NCUC 20th Anniversary Issue Forum held at ICANN78 in Hamburg, Germany on
Wednesday, October 25, 2023
ICANN78 Hamburg, a global meeting of internet governance and domain name industry
stakeholders, saw fruitful discussions on key topics that are shaping the domain name
industry and cited as current prime concerns for the civil society. These discussions,
convened by the Non-Commercial Users Constituency (NCUC) and the
Non-Commercial Stakeholder Group (NCSG), centered around “PICS/RVCs” (Registry
Voluntary Commitments) and “Applicant Support,” revealing challenges and potential
solutions in this ongoing policy discussion.
Topic 1: Registry Voluntary Commitments (RVCs)
The discussions on PICS/RVCs primarily revolved around the nature and necessity of
Registry Voluntary Commitments (RVCs) in the context of new generic top-level domain
(gTLD) registry agreements. The key points from this discussion include:
● The debate revolved around the nature and necessity of RVCs in the context of
new generic top-level domain (gTLD) registry agreements. Some participants
raised concerns that RVCs might lead to significant variations in contracts,
potentially causing ICANN to enforce policies beyond its core mission.
● To address these concerns, participants emphasized five key principles for
RVCs. They called for RVCs to adhere to principles such as legal compliance, a
clear connection to specific gTLD strings, consistency with established policies,
enforcement by ICANN, and the need for a transparent review process.
● Attendees expressed worries about the subjectivity and arbitrariness in domain
allocation due to RVCs. They highlighted the influence of governments and
special interest groups as potential drivers of specific conditions.
● Participants underscored the necessity of standardized, objective, and
well-defined criteria for accepting TLDs to avoid creating unique agreements for
each domain.
● The significance of transparency and public review of RVCs was highlighted.
Participants stressed the importance of conducting stress tests to evaluate
potential consequences.
Topic 2: Applicant Support (for the new gTLD round)
Discussions on “Applicant Support” aimed to address the high application fees for
securing new gTLDs and explore potential solutions to make the application process
more accessible and affordable. Key takeaways from these discussions included:

● High application fees were recognized as a substantial barrier to entry for new
gTLDs, especially for underrepresented regions.

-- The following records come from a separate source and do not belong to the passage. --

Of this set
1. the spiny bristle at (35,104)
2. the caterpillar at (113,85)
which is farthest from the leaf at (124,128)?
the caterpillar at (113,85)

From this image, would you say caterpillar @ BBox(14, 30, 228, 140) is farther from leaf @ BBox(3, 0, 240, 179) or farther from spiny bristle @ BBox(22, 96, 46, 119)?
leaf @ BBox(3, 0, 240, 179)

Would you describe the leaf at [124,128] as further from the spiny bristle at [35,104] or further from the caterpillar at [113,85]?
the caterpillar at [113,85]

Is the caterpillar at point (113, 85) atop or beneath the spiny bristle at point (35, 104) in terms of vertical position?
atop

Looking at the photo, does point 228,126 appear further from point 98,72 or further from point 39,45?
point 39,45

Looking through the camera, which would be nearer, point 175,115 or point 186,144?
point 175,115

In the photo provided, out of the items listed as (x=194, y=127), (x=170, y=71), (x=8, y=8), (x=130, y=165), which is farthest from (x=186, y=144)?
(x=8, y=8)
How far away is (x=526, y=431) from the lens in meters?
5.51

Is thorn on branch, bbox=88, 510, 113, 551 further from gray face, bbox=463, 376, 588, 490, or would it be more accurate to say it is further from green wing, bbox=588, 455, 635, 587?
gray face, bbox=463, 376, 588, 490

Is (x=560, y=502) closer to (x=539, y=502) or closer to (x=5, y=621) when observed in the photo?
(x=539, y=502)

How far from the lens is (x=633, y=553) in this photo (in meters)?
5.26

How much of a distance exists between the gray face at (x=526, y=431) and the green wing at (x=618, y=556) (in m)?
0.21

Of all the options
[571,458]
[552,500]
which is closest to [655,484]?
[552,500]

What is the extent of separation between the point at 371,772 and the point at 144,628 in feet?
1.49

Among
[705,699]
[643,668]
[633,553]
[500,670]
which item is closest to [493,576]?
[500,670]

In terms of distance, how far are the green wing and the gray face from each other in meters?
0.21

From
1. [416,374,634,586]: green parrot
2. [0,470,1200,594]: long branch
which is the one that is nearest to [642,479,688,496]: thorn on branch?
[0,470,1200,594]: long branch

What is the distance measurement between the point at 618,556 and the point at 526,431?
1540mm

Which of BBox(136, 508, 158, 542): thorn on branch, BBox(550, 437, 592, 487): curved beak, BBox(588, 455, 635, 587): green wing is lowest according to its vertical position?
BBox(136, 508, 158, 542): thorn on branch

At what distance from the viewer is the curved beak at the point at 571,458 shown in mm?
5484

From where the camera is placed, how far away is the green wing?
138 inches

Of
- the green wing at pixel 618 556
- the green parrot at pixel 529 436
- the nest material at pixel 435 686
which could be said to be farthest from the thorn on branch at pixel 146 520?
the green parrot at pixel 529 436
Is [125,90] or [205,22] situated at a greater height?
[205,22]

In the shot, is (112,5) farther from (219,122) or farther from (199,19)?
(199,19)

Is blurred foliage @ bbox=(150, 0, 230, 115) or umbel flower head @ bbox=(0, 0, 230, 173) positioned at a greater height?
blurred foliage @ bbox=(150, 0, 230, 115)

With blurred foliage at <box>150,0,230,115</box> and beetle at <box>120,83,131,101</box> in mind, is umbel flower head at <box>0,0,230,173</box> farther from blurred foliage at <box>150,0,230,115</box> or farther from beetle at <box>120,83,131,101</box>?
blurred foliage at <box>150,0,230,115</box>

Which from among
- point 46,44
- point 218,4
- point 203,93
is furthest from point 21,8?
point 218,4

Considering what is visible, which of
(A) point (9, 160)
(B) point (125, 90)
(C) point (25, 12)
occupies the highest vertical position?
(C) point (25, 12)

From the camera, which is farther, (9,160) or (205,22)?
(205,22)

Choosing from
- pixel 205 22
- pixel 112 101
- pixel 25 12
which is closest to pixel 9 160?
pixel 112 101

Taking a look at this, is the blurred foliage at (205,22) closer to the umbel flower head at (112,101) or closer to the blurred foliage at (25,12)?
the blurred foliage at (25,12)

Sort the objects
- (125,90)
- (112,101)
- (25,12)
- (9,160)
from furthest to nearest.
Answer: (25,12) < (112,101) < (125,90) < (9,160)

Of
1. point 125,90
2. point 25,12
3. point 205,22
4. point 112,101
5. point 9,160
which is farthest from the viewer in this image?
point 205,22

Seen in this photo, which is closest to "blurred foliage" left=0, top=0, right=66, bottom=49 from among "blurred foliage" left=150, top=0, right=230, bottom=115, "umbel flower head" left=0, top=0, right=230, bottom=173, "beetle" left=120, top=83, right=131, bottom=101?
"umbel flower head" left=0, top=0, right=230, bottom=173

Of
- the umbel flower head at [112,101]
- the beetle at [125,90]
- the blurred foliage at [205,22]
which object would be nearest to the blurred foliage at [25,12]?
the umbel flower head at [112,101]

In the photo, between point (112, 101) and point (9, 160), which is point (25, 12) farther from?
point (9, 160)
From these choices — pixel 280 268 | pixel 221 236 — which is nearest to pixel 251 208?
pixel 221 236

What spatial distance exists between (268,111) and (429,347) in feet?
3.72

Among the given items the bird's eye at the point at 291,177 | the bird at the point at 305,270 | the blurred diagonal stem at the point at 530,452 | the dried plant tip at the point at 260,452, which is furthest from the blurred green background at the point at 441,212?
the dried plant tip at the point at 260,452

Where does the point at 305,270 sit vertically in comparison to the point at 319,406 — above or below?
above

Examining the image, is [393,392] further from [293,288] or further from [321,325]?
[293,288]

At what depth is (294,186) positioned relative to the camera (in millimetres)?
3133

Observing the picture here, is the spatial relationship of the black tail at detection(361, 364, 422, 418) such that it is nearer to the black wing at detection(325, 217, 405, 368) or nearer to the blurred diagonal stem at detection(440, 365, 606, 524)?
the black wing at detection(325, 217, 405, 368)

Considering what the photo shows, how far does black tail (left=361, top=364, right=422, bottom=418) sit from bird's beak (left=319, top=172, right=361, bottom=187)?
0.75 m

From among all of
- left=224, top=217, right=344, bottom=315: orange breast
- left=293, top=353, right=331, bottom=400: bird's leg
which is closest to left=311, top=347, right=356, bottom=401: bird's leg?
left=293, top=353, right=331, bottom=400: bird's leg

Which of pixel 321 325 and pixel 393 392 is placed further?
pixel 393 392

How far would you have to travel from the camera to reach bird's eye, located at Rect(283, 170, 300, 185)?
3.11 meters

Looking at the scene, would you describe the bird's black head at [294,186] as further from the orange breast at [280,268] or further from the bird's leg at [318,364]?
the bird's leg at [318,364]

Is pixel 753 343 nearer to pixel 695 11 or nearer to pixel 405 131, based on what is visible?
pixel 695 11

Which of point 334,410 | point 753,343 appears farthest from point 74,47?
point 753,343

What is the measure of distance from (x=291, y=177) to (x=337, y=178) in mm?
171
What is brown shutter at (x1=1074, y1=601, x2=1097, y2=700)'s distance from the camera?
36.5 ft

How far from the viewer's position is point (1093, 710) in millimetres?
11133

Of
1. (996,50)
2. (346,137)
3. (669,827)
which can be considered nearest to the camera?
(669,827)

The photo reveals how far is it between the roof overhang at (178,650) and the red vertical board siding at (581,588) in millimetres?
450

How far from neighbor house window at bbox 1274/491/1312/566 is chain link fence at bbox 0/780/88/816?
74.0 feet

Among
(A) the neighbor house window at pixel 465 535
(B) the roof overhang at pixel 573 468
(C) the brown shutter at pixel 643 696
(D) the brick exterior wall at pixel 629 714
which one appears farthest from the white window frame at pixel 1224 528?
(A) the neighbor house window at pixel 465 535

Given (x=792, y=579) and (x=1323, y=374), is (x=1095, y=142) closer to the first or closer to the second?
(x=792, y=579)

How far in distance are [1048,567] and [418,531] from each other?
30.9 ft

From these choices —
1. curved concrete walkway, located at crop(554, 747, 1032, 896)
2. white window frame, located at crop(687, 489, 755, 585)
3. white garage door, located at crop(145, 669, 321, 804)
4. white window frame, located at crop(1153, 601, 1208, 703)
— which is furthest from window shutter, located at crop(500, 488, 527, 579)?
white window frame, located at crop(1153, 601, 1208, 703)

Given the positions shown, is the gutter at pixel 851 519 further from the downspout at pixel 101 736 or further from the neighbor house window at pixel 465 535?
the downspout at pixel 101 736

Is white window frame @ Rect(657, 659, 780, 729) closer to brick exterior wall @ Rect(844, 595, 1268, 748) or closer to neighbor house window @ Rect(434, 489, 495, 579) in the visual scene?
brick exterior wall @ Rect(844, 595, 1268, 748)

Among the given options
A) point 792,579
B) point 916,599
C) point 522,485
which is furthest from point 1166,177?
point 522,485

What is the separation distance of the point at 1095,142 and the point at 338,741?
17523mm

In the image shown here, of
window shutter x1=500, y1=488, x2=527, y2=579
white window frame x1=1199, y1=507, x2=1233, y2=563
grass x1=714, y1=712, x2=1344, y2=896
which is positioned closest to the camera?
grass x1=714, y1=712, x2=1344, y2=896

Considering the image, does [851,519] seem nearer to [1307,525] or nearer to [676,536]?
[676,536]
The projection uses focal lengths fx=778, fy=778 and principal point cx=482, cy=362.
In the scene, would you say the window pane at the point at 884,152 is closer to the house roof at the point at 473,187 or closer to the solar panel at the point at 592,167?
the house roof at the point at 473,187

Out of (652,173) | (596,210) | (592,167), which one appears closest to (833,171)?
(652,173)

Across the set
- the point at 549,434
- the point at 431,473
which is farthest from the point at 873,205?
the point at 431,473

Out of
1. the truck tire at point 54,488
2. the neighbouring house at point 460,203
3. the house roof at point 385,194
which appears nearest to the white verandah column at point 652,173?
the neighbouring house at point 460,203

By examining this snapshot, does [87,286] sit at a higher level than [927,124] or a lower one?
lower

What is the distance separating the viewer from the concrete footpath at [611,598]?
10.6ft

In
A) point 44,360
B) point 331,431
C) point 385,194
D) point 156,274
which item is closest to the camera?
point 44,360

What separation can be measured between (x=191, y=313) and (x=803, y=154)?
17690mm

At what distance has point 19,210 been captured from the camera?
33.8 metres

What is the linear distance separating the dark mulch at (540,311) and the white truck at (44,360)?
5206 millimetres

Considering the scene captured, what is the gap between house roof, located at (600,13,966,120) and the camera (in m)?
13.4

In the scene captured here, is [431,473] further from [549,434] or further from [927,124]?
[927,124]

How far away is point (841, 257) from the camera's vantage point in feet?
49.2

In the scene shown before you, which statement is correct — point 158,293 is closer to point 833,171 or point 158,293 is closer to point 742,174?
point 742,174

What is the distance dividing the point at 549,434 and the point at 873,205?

● Participants reached a consensus on the necessity of an applicant support
program that extends beyond financial assistance.

● A proposal was presented regarding an “Incubator Model.” Under this model,
regional entities, termed incubators, would coordinate support services for
qualified potential gTLD applicants.
● The support services outlined in the proposal encompassed various aspects of
gTLD application and operation, including business model advice, operational
guidance, financial advice, technical support, marketing and branding counsel,
legal assistance, application preparation, evaluation response support, and
post-delegation guidance.
● Potential funding sources for the program, including the ICANN Foundation or
auction proceeds, were considered.
● Collaboration, clear guidelines, and various service models were deemed vital
elements in addressing the challenges of applicant support.
● These discussions underscored the industry’s commitment to lowering barriers to
entry for new gTLD applicants, ensuring transparency in registry agreements,
and offering effective guidance and support to potential gTLD operators.

About NCUC and NCSG:
The Non-Commercial Users Constituency (NCUC) and the Non-Commercial
Stakeholder Group (NCSG) play a pivotal role in shaping ICANN policies and
representing the interests of non-commercial users in the domain name industry. These
constituencies actively engage in discussions, proposing solutions that safeguard the
global public interest.

About ICANN:
ICANN (Internet Corporation for Assigned Names and Numbers) is a nonprofit
organization responsible for maintaining and coordinating the unique identifiers of the
internet, including domain names and IP addresses.
This news report provides a summary of key discussions at the ICANN78 Hamburg
meeting and does not reflect the official stance or policies of ICANN, NCUC, or NCSG.